ASSIGNED TASK 1:
According to the passage about the CoMaCH network, which fund pays for the project?
ASSIGNED TASK 2:
Decide whether each statement agrees with the passage about the CoMaCH network, answering yes or no and quoting the words that settle it: (a) Dr Melissa Densmore is a senior lecturer in computer science at the University of Cape Town. (b) Professor Fiona Ross belongs to the Department of Paediatrics and Child Health. (c) The University of Limpopo is among the participating institutions.

SUPPLIED PASSAGE:
[Start of Attachment]

Some of the world’s leading scientists representing universities in South Africa and the United Kingdom have joined forces. They will help under-resourced communities develop information and communication technology (ICT) interventions geared towards breaking down barriers and exploring solutions to some of South Africa’s critical maternal and child health (MCH) challenges.
The Co-designing Community-based ICTs Interventions for Maternal and Child Health (CoMaCH) network in South Africa is a cross-collaboration involving inter- and transdisciplinary research, led by Dr Nervo Verdezoto from the School of Computer Science and Informatics at Cardiff University in the United Kingdom (UK) and Dr Melissa Densmore, a senior lecturer in computer science at the University of Cape Town (UCT).
Funded by the Global Challenges Research Fund Digital Innovation for Development in Africa, the project draws on experts in the fields of medicine, public health, geography, anthropology, psychology, communication, design and social sciences.
The UCT co-investigators include Associate Professor Simone Honikman (Perinatal Mental Health Project), Dr Yaseen Joolay (Department of Paediatrics and Child Health) and Professor Fiona Ross (Department of Anthropology). Other participating institutions include the University of Nottingham, Loughborough University and the University of Leicester in the UK, the University of Limpopo, the University of the Witwatersrand and the Human Sciences Research Council.

[End of Attachment]

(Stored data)
[Start of Attachment]

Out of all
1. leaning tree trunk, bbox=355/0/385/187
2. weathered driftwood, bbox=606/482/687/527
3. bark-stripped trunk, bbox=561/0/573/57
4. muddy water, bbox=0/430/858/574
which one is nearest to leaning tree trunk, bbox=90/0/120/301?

[End of Attachment]

ANSWER SPACE 1:
The Global Challenges Research Fund Digital Innovation for Development in Africa funds it.

ANSWER SPACE 2:
(a) Yes: "Dr Melissa Densmore, a senior lecturer in computer science at the University of Cape Town (UCT)"
(b) No: "Professor Fiona Ross (Department of Anthropology)"
(c) Yes: "Other participating institutions include the University of Nottingham, Loughborough University and the University of Leicester in the UK, the University of Limpopo"